1. Science and technology is our ultimate salvation
2. Human beings are basically good.
3. Science and technology can be controlled.
In the infant years of modern technology and science, when new cures where being discovered and new technology was making human labour a little lighter, people could be forgiven for thinking that science will bring us in to a new utopian age without suffering or poverty.
In the new millennium, history has made it brutally obvious that science can have the opposite effect, and as we continue in our technological and scientific achievements, that effect is in danger of outweighing the good. We already have nuclear bombs. In the future it appears nano technology and the ability to reprogram matter will be available to us, and relatively soon. The damage this could cause is tremendous. Whole populations could be silently wiped out over night.
The truth is, science and technology is only as good for us as our ability to counter its negative effects. Some say, so long as its in the right hands such horrors can be averted or controlled. But what hands is the right hands? America? You gotta be kidding!! You only have to look at Hiroshima, to realise that western government is far from being the moral light of the future. And what in human history proves to any sufficient degree that humans are basically good? It seems to me that despite humanities moral achievements the evil of man far out weighs the good, and the fact that we have any kind of working order in society at all is only because necessity forces us to work together. I certainly don't see any evidence, accept for minority groups here and there, that people love each-other or really give a dame accept when it suits them. Apart from necessity human beings are largely selfish animals; some more so than others, but we are selfish none the less. No, I don't believe that human beings are basically good; although they are certainly intelligent enough to realise that we must have a certain degree of order so that the elite ten percent of the population can benefit. If it were the case that human beings were basically good we would already live in a better society than we are living in now.
I believe, despite the good intentions of human-beings, that science and technology will inevitably spin out of control and give an even more horrific potency to the words "survival of the fittest".

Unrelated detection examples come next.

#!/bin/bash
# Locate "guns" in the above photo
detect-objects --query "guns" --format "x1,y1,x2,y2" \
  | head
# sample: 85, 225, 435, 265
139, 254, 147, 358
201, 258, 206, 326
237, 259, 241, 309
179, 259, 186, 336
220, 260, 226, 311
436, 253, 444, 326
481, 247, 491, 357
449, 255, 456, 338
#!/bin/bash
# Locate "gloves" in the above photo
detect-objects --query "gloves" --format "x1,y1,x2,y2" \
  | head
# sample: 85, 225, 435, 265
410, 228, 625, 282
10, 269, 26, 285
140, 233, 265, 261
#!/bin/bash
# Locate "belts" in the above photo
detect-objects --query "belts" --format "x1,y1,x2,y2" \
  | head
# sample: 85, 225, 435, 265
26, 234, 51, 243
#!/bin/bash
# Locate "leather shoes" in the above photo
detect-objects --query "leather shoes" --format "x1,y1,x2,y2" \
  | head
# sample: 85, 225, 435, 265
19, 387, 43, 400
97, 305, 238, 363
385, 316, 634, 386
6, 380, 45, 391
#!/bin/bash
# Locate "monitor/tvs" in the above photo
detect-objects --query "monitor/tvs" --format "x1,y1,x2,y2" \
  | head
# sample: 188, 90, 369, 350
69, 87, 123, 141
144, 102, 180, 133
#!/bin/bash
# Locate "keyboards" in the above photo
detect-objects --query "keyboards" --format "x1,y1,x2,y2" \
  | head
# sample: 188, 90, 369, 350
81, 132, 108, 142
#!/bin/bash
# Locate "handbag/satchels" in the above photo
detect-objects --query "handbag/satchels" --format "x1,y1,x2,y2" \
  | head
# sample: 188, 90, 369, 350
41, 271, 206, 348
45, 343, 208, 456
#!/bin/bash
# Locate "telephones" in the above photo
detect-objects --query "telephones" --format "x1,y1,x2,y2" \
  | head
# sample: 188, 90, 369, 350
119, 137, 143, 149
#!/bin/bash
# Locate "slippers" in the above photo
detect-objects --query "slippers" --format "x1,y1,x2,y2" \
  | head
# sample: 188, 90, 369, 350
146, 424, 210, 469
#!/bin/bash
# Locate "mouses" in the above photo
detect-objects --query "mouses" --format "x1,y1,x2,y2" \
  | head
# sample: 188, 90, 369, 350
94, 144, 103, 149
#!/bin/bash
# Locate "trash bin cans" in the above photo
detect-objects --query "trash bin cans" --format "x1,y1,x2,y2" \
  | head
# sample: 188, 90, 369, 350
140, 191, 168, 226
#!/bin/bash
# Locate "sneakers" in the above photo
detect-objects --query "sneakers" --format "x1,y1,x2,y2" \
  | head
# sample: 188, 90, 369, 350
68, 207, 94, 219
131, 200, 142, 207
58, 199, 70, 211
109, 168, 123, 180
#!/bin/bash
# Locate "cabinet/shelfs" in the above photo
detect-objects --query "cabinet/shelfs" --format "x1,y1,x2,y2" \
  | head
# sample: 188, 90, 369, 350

1. Science and technology is our ultimate salvation
2. Human beings are basically good.
3. Science and technology can be controlled.
In the infant years of modern technology and science, when new cures where being discovered and new technology was making human labour a little lighter, people could be forgiven for thinking that science will bring us in to a new utopian age without suffering or poverty.
In the new millennium, history has made it brutally obvious that science can have the opposite effect, and as we continue in our technological and scientific achievements, that effect is in danger of outweighing the good. We already have nuclear bombs. In the future it appears nano technology and the ability to reprogram matter will be available to us, and relatively soon. The damage this could cause is tremendous. Whole populations could be silently wiped out over night.
The truth is, science and technology is only as good for us as our ability to counter its negative effects. Some say, so long as its in the right hands such horrors can be averted or controlled. But what hands is the right hands? America? You gotta be kidding!! You only have to look at Hiroshima, to realise that western government is far from being the moral light of the future. And what in human history proves to any sufficient degree that humans are basically good? It seems to me that despite humanities moral achievements the evil of man far out weighs the good, and the fact that we have any kind of working order in society at all is only because necessity forces us to work together. I certainly don't see any evidence, accept for minority groups here and there, that people love each-other or really give a dame accept when it suits them. Apart from necessity human beings are largely selfish animals; some more so than others, but we are selfish none the less. No, I don't believe that human beings are basically good; although they are certainly intelligent enough to realise that we must have a certain degree of order so that the elite ten percent of the population can benefit. If it were the case that human beings were basically good we would already live in a better society than we are living in now.
I believe, despite the good intentions of human-beings, that science and technology will inevitably spin out of control and give an even more horrific potency to the words "survival of the fittest".